Same here. Still don't get how we obtained a solution "at infinity" (and whether it really is a solution at infinity), since *(x:y:z) = (0:1:0)* presumably corresponds to *(x/z : y/z) = (0/0 :1/0),* as we were dividing by *z* to get this solution. Or maybe there's really smth crucial about the solution I don't quite understand yet.

@user-zz3sn8ky7z

27 күн бұрын

@@allozovsky We don't, review again the original equivalence relation : "two points (x:y:z) and (r:s:t) are equivalent is and only if there exist a λ so that λx=r, λy=s and λz=t" This, as pointed out, implies that almost any arbitrary point (x:y:z) is equivalent to (x/z : y/z : 1) by setting λ=z However this implication doesn't hold for (x : y : 0), because no matter what λ you set, 0*λ =/= 1, which is required to get the (x/z : y/z : 1) form, meaning the two are not equivalent. And if you review the video closely you'll see that the author did include a small z =/= 0 note ;)

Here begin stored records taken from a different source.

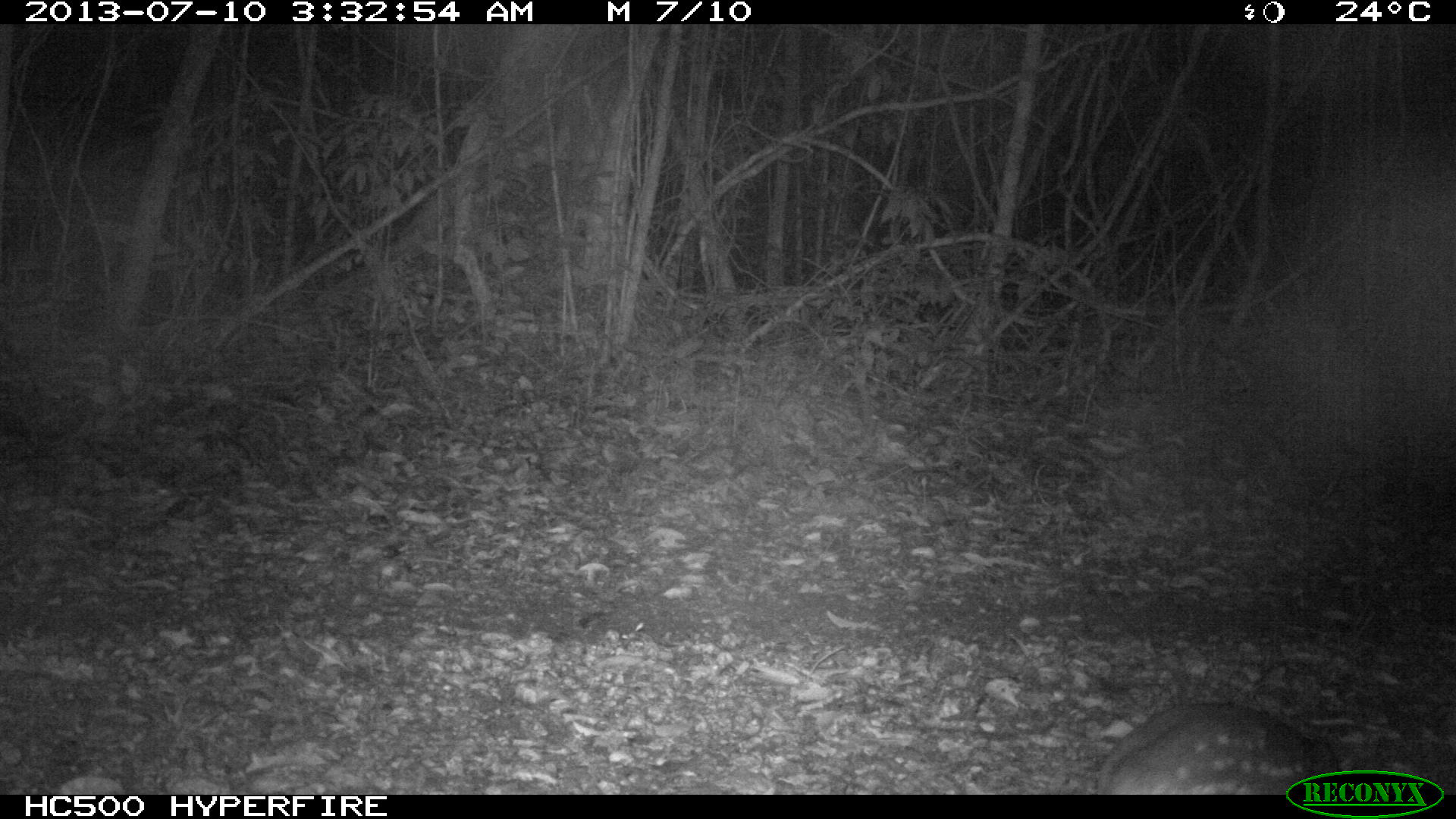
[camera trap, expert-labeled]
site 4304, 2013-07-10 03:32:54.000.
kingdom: Animalia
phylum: Chordata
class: Mammalia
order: Rodentia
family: Cuniculidae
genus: Cuniculus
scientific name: Cuniculus paca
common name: spotted paca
Cuniculus paca (spotted paca), count 1.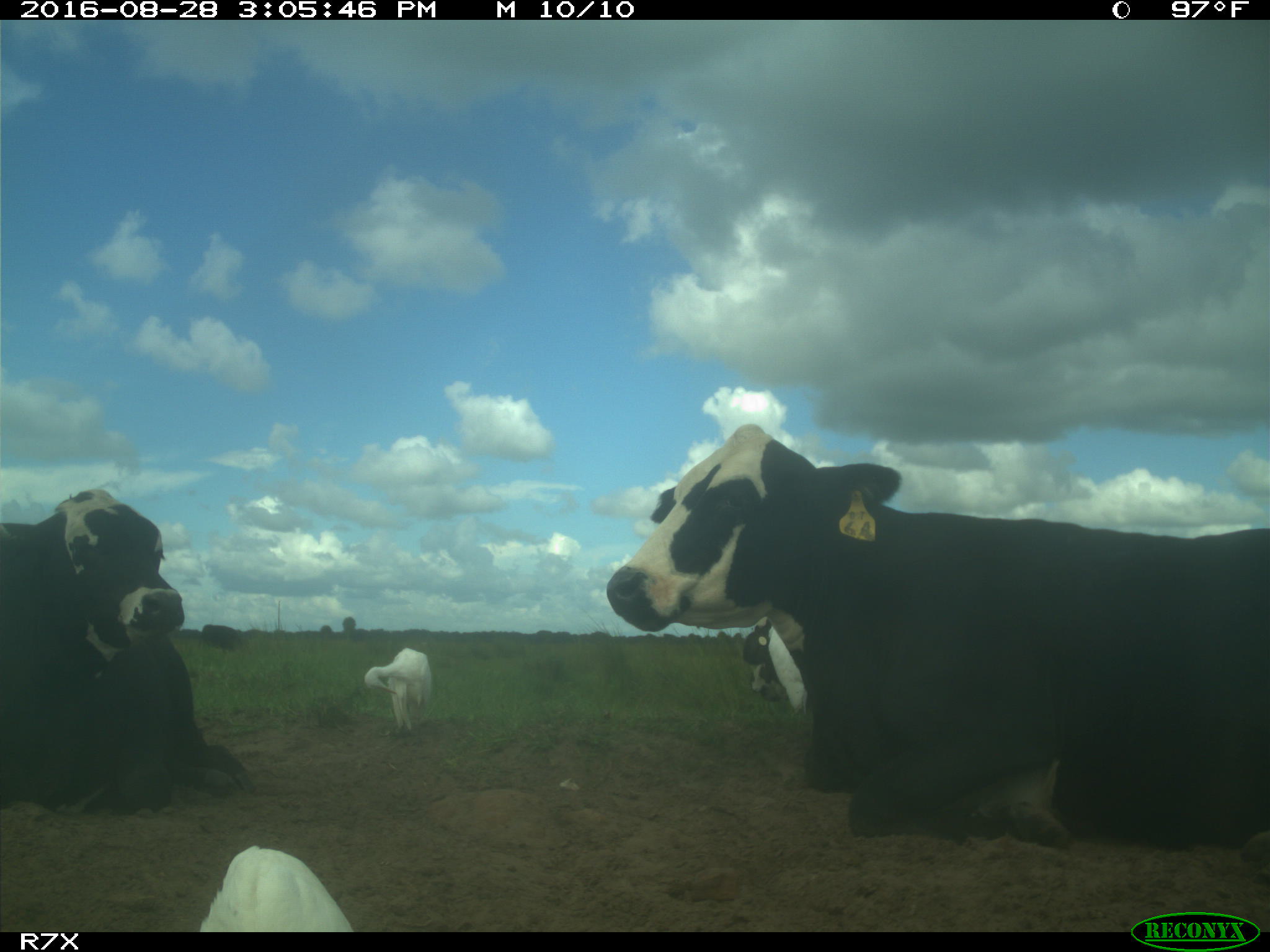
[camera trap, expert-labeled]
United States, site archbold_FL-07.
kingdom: Animalia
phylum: Chordata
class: Mammalia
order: Artiodactyla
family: Bovidae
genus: Bos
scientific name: Bos taurus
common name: domestic cow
Bos taurus (domestic cow).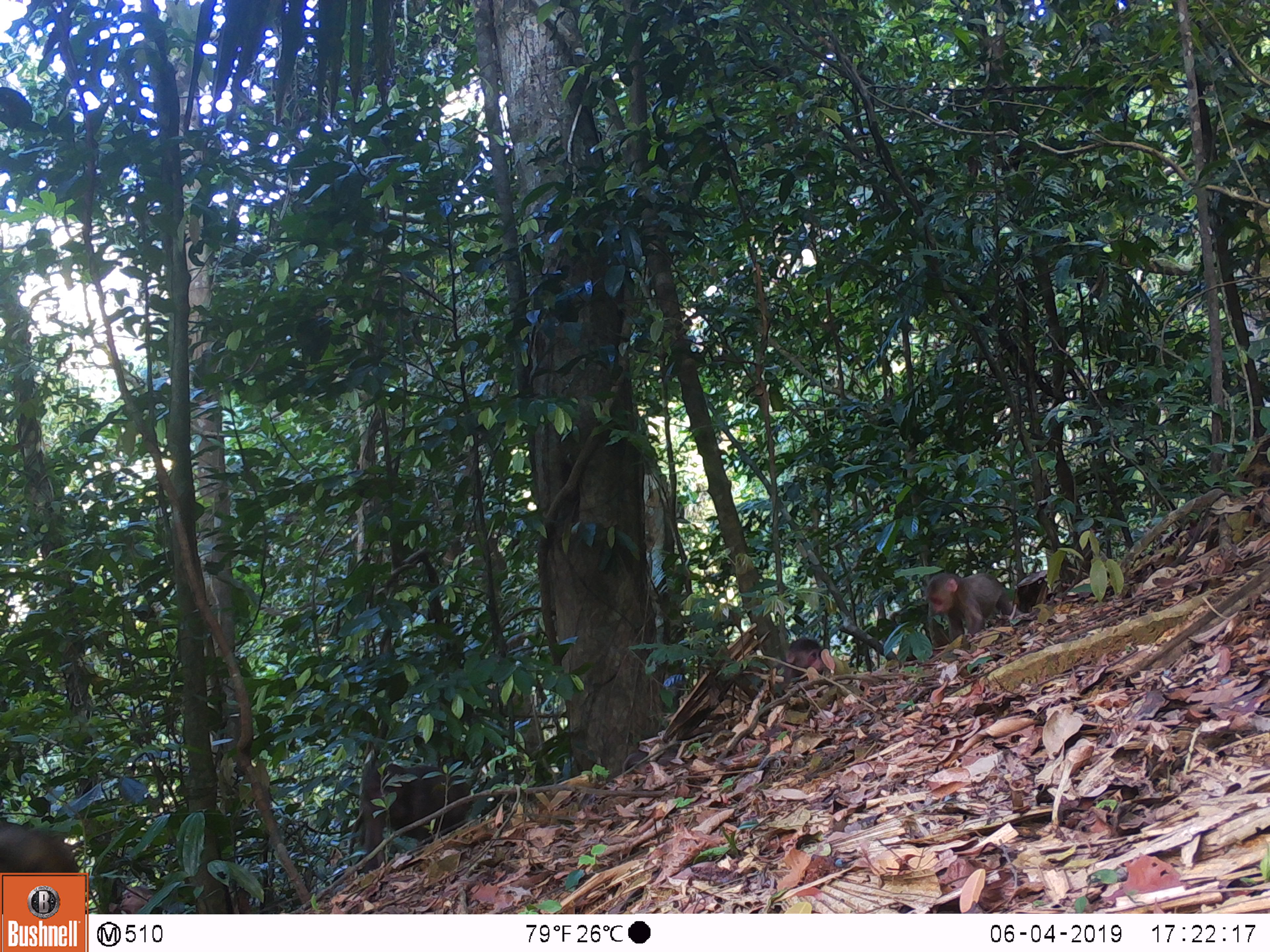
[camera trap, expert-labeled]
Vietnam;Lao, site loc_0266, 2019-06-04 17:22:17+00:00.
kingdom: Animalia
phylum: Chordata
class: Mammalia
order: Primates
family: Cercopithecidae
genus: Macaca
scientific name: Macaca arctoides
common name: stump-tailed macaque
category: stump tailed macaque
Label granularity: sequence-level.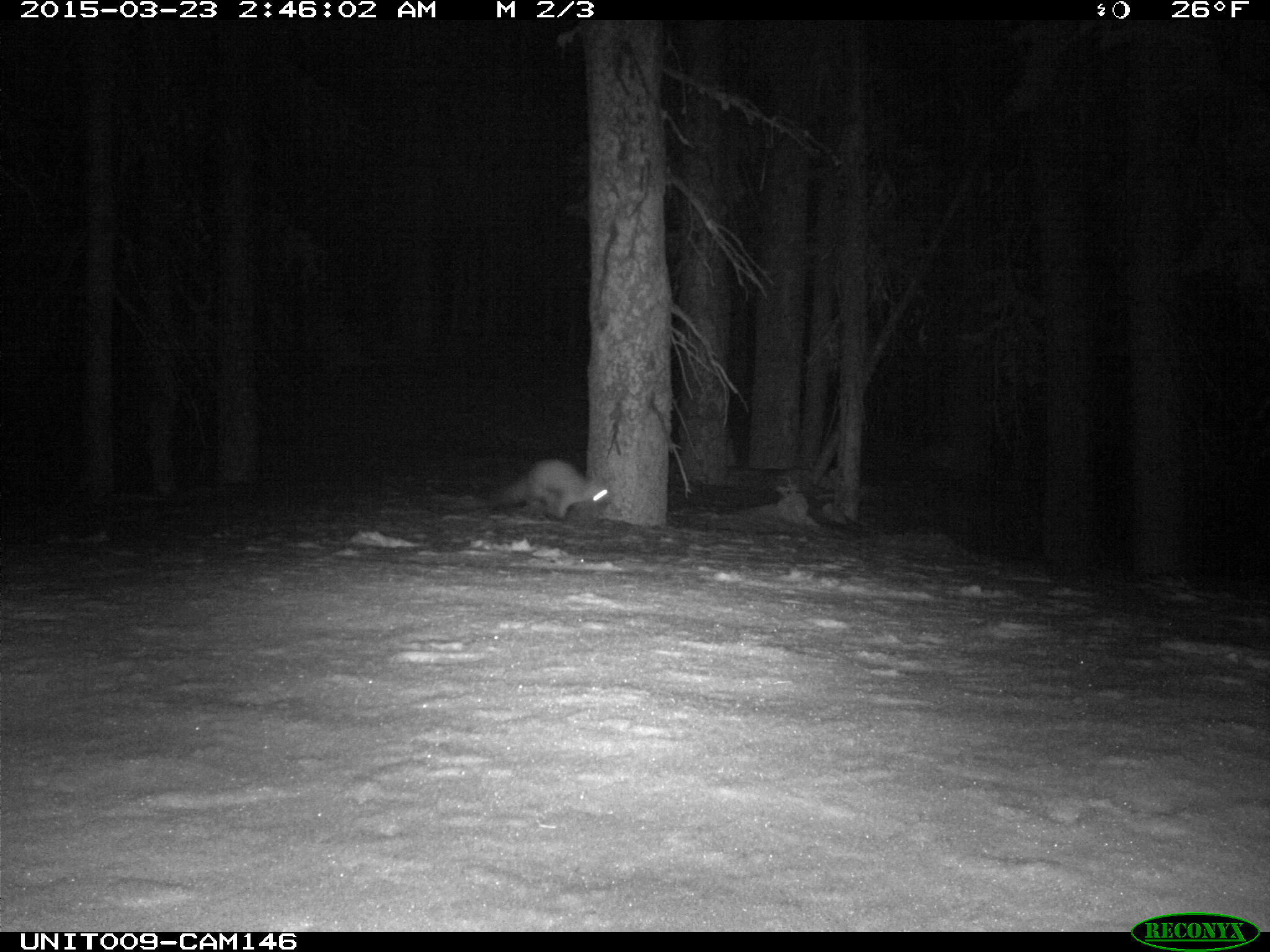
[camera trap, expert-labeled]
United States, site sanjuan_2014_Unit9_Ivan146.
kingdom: Animalia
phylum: Chordata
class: Mammalia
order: Carnivora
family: Mustelidae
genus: Martes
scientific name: Martes americana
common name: american marten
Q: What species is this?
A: Martes americana (american marten).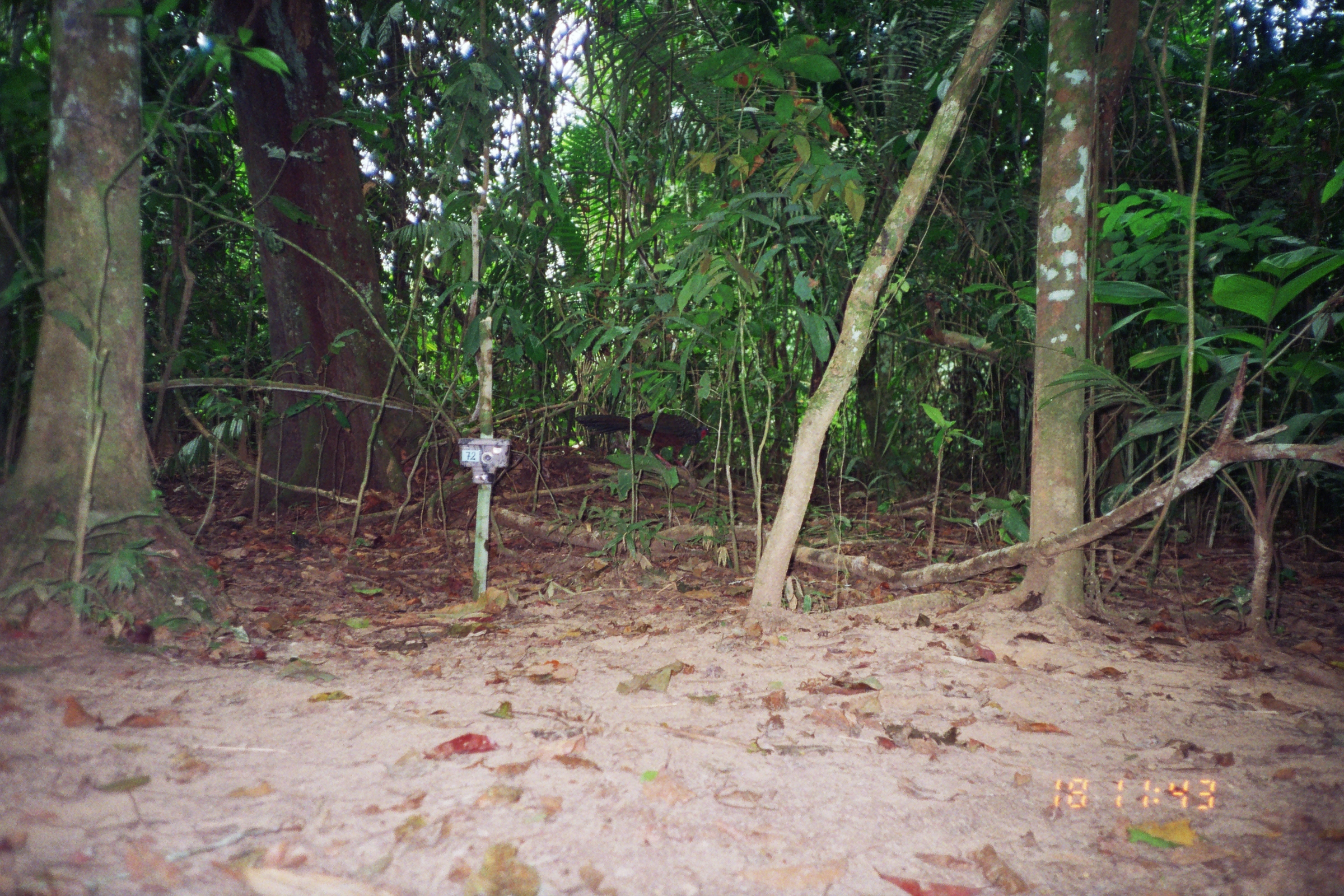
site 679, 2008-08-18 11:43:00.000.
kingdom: Animalia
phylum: Chordata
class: Aves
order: Galliformes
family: Cracidae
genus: Penelope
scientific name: Penelope jacquacu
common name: spix's guan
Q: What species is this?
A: Penelope jacquacu (spix's guan).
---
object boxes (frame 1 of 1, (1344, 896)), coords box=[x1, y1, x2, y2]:
penelope jacquacu: box=[575, 411, 708, 475]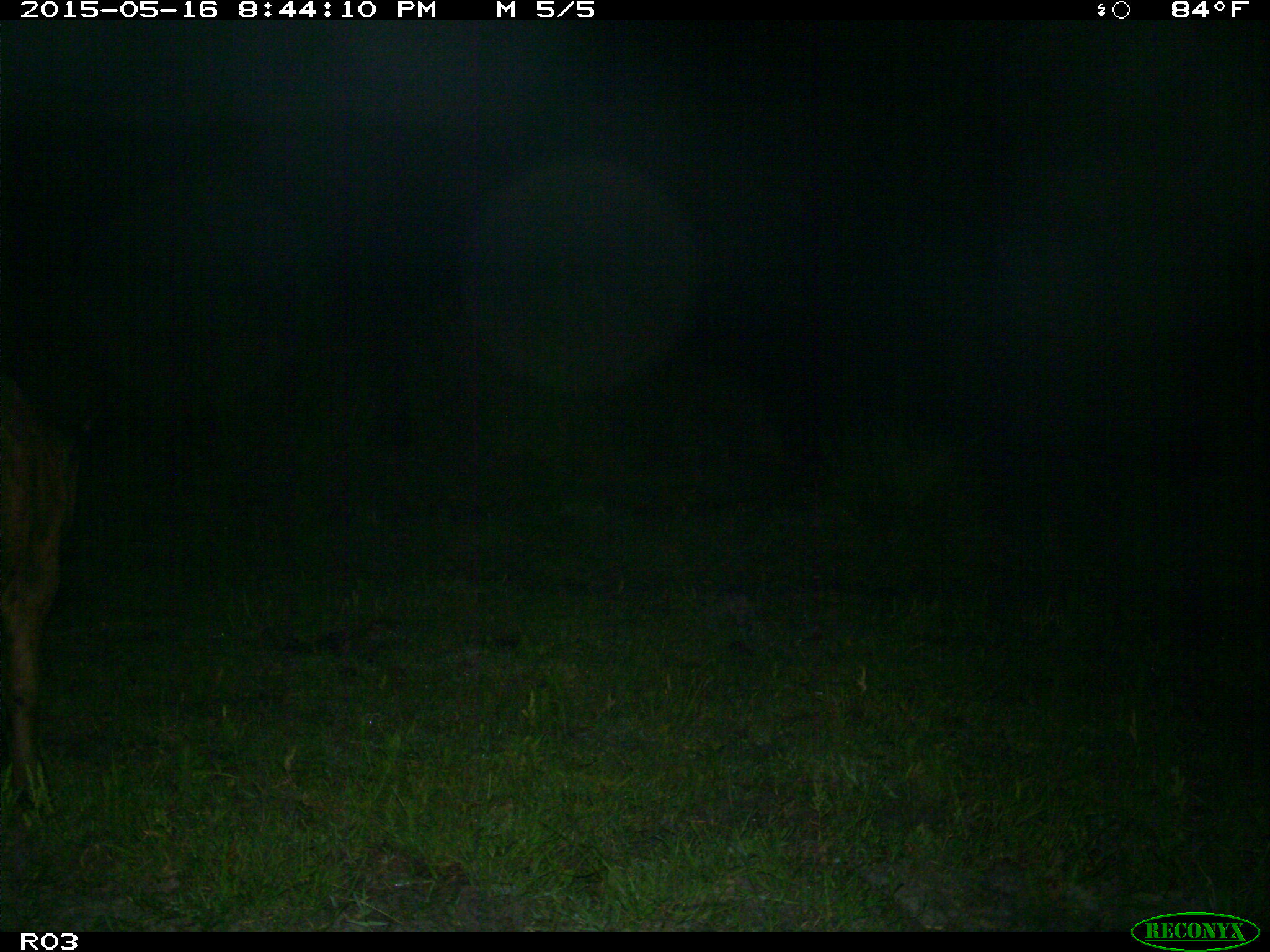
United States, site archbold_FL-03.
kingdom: Animalia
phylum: Chordata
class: Mammalia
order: Artiodactyla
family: Bovidae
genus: Bos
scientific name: Bos taurus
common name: domestic cow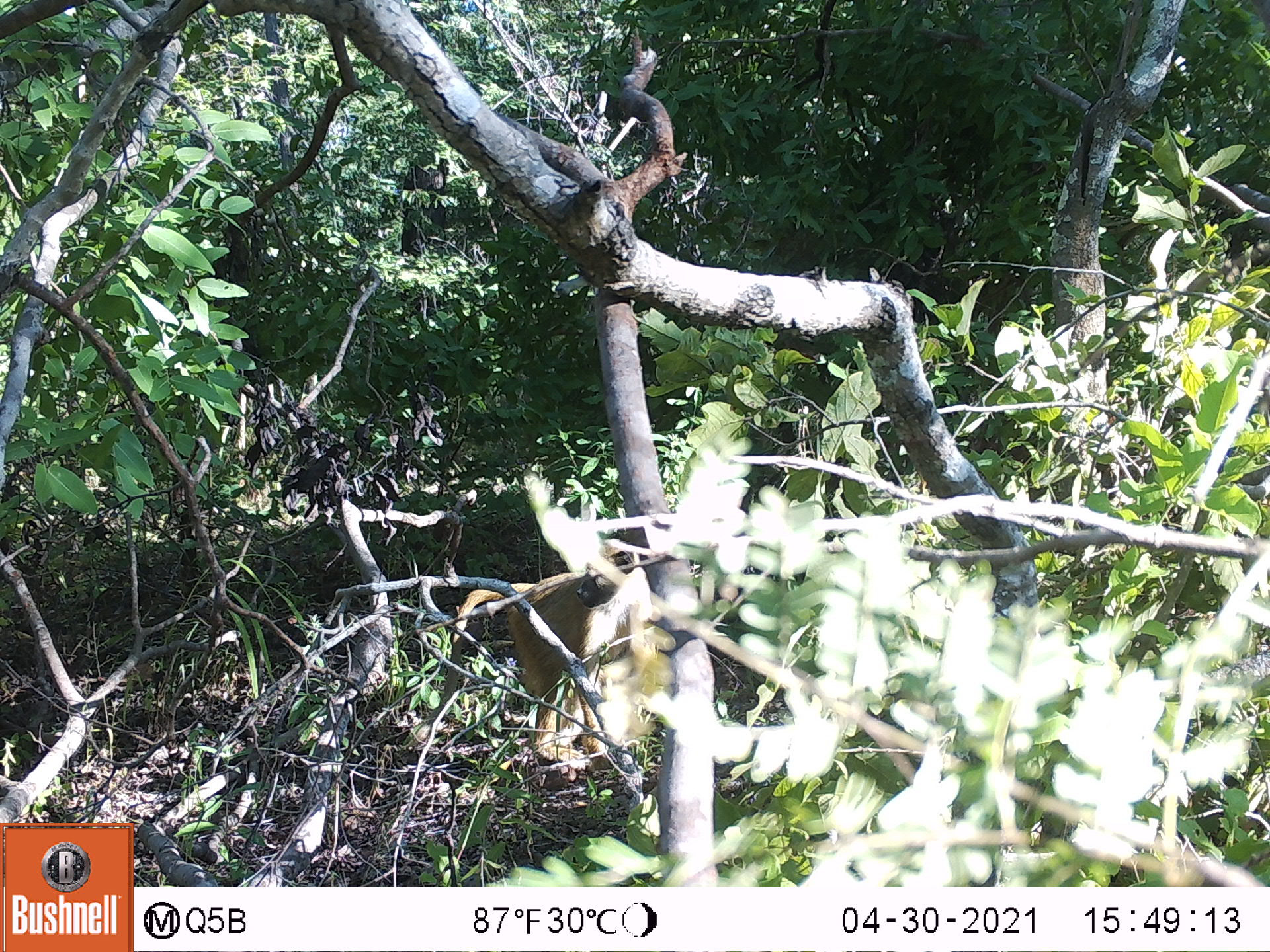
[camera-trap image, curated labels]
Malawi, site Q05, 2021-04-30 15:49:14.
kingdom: Animalia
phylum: Chordata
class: Mammalia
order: Primates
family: Cercopithecidae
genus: Papio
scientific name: Papio cynocephalus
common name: yellow baboon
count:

Are we allowed to multiply by 0/0 (in the second case) at 5:34? Is this possible bc we're working under limit sign there?

@galoomba5559

Ай бұрын

Yeah, that's the reason we're taking the limit

So it's like interpreting a line crossing the x axis as an infinitely stretched parabola that crosses the x axis again at infinity.

@allozovsky

28 күн бұрын

You can even plot both the quadratic and the linear functions on the *closed* interval *[−∞; +∞]* (by transforming the coordinate grid appropriately to squeeze the whole range into the *[−2; 2]×[−2; 2]* square) and notice how the parabola (with *a → 0)* follows the linear function almost over the whole range and then rapidly falls down at the very end of the plot (near infinity point) to give a second root.

*Part II (projective plane)* 13:14 > solutions to *bx + c = 0* in *RP²* But isn't it more like *y = bx + c* ∧ *y = 0,* since *y(x) = bx + c* is a function that we are looking for zeros of, so our *y* is in fact present and equal to zero. 13:37 > we'll homogenize this by replacing *x* with *x/z* So we actually got *y/z = bx/z + c* ∧ *y/z = 0* => *y = bx + cz* ∧ *y = 0.* And if we replace *x* with *x/z,* is *z* allowed to be equal to zero, since we then "multiply through" by *z.* 14:09 > and observe that here *y* is really allowed to be anything we want because it's not represented inside of the equation Well, but is it really not represented there? It makes very little sense to me. When we solve *x² = 4* for *x,* it means that we solve *x² = y* ∧ *y = 4* for *(x; y),* doesn't it? Otherwise we would not really need a (projective) *plane,* since a *line* would suffice. 14:57 > if *λ* is equal to zero, then observe that that means that *y* is not allowed to be zero But *y* *has* to be zero, otherwise it has no relation to the equation whatsoever. 15:08 > scale this down to the point *(0 : 1 : 0)* And which value of *x* in the original equation does this "solution" correspond to? We were replacing *x* with *x/z,* so it must be *x = 0/0,* which is indeterminate, not infinity.

Remind me of the catalan generating function

Neat video. I didn't know about a projective geometry interpretation but I have seen a similar idea of (0x^2 + bx + c = 0) in singular perturbation theory (where the leading term is taken as epsilon x^2) and then examining the same behavior.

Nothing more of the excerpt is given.